Alcohol based marble cleaners are one of our favorites. Not only do they leave your marble countertops looking polished, but they thoroughly disinfect as well. Alcohol also is ideal to remove hard water stains from marble surfaces without damaging the material.
Don’t like the smell of alcohol? Try adding a few drops of your favorite essential oil to the recipe.
Prevention is the Best Way to Clean Marble Countertops
Regardless of how often you practice marble counter cleaning, the best ways to clean your marble countertops are by preventing damage in the first place.
Because marble is porous, applying a sealant to the stone reduces the chance of liquids and acids from penetrating the small holes in the stone. We recommend sealing your marble countertops every three to six months to preserve the quality of the stone.
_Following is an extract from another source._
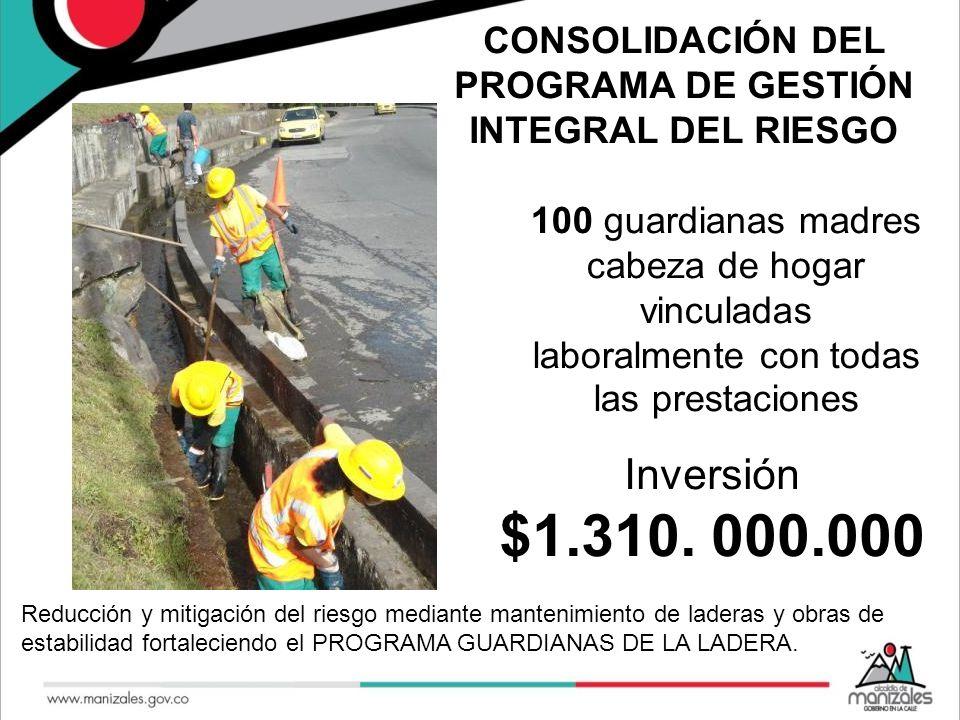 CONSOLIDACIÓN DEL PROGRAMA DE GESTIÓN INTEGRAL DEL RIESGO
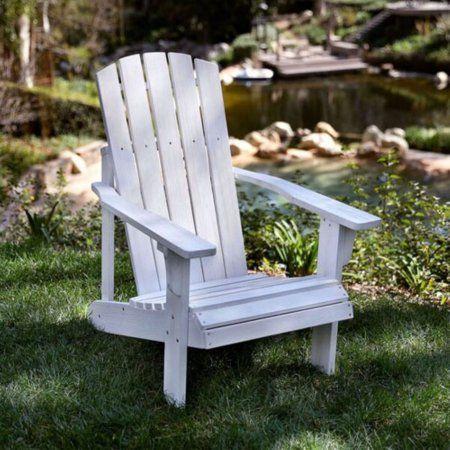 Lakewood Rustic Adirondack Chair - Distressed White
Etching in Marble Countertops
Etching is when something corrosive eats away at the marble. To fix and prevent etching, use a 0000 grade steel wool pad and rub over any nicks, scratches, paint stains, or watermarks before sealing.
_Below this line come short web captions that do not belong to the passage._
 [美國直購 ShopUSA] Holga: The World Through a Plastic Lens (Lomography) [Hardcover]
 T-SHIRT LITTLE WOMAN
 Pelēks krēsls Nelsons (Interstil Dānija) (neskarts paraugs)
Be careful not to use a higher grade steel wool, or you risk scratching the marble instead of buffing it.
Sealing Marble Countertops with Tung Oil
Tung oil is an excellent alternative to store-bought sealant if you’re on a budget. Although you may be tempted to use whatever oil you have on hand, not all oils are safe on marble and may cause discoloration.
Tung oil is a safe oil to apply to marble. It comes from the nuts of the Tung tree, a plant native to China, and leaves your countertops with a durable shine. This sealant allows a safe and budget-friendly alternative to traditional marble sealers.
Mix equal parts oil and water in a plastic bowl. Do not use a metal bowl; it may cause an adverse reaction. Wipe down countertops with the microfiber towel or soft cloth to remove dust or debris.
Put on rubber gloves to protect your hands and soak a cloth in the oil/water until wet. Ring out the cloth and apply a thin layer of the sealant to countertops. Allow countertops to dry completely and repeat. Apply a third coat if preferred.
Store-Bought Marble Cleaners
Not interested in making your own cleaners and sealants? Many products are both affordable and practical for cleaning your marble countertops.
Brands like Simple Green and MarbleLife sell bottles of cleaners that are equally powerful, just make sure that you double-check the ingredients list to ensure that none will harm the stone.
Store-Bought Marble Sealers and Polishers
A store-bought marble sealer is an excellent option if you’ve noticed that your countertops need a touch-up. Big-name brands like Tuff Duck, Tenax, and Stonetech provide highly-rated options and generally range from $20-$50.
These can be purchased at any large department store, on amazon.com, or directly from the company’s website. If you’re looking for added shine, bottles of stone polisher can make your marble sparkle.
Giving Marble Countertops Extra Shine
If you want your marble countertops to make a statement, consider purchasing a marble polishing kit. A quick Google search provides you with affordable polishing sponges and wax that is safe on the stone.
Polishers take your cleaning to the next level and offer a like-new shine that will have family and friends fawning over your kitchen or bathroom.
Despite needing to be cautious about the products you apply to your marble countertops, there are many options for cleaning your marble in a safe and environmentally friendly way. We hope you liked learning about the many strategies on how to clean marble countertops.